The book is full of insightful commentary on the historical figures and the current evolutionary and neuroscientific bases for morality. The authors maintain that the neural or evolutionary basis for particular traits or virtues may be interesting but tell us nothing about whether they should be adopted or rejected (143). They’re insightful in their critique of contemporary “science of morality” advocates Michael Shermer and Sam Harris, in that they both make “assumptions about what is valuable, independent of science” (158). They also cite the shift of emphasis from morality being “a source of objective action-guidance” to “understanding morality socially (and psychologically) and prudentially” (183). They further point out that this quest for moral foundations has proceeded apart from any reflection on the dynamics of power and position (201–2).

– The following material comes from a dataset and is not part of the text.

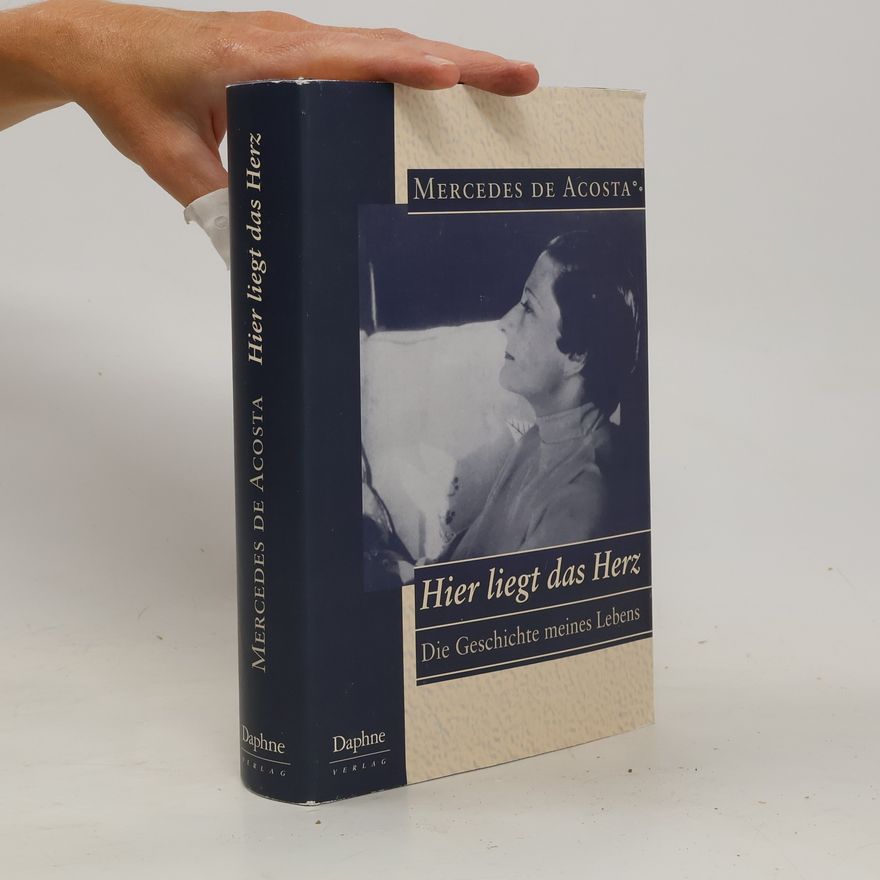 Mercedes de Acosta Hier liegt das Herz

The list of insightful comments could be multiplied substantially.
They conclude that the scientific quest for morality has failed, largely because the prior commitment to philosophical naturalism precludes anything resembling traditional morality. This is where Nedelisky, the philosophical member of the co-authoring team, significantly contributes. In what seems to be almost a side comment, the authors state that “no one in fact has any idea how enchanted [non-scientifically verifiable, such as souls, etc.] features [such as morality] emerge from scientifically tractable reality.” To put it differently, no one has any idea how we get moral properties from mere matter—chemistry and physics.
No one has any idea how we get moral properties from mere matter.

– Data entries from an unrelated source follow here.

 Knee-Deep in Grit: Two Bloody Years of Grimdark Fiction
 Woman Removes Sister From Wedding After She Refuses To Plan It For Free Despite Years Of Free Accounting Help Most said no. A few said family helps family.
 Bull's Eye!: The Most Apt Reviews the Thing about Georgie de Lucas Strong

Even atheist philosopher J. L. Mackie famously regarded this as a fundamental difficulty with atheism. He put it this way: “Moral properties constitute so odd a cluster of properties and relations that they are most unlikely to have arisen in the ordinary course of events without an all-powerful god to create them” (115). Atheist philosopher Thomas Nagel, whom Hunter and Nedelicky reference, maintains in Mind and Cosmos (controversially in the philosophical community) that naturalism can’t account for moral properties. Some suggest that moral properties emerge from physical properties in the same way that wetness emerges from the combination of hydrogen and oxygen. But those are physical properties that emerge from physical reality, not non-physical properties emerging from the physical world.
Religion and Morality
The authors reject the scientific quest for morality, but they also say that “to look to religion for such a unified, socially binding foundation [for morality] is out of the question” (191). In what sense is that true? They may mean it’s historically or culturally true, given global religions’ penchant for violence and divisiveness. Or as a practical matter, it can’t be such a foundation given the non-religious segments of most cultures. But it should be noted that ontologically, morality and moral properties are most at home in theistic worldviews, though the authors don’t attempt to make this point. Their work shows the awkwardness of trying to situate morality within scientific naturalism, and that its proponents have largely given up the original quest.
Instead, the authors argue that we should find a common understanding through our differences rather than in spite of them, but they don’t explain what that might actually look like. Perhaps that is the direction of a follow-up work, one that will address the pressing issue of getting along amid deep and passionate differences about morality.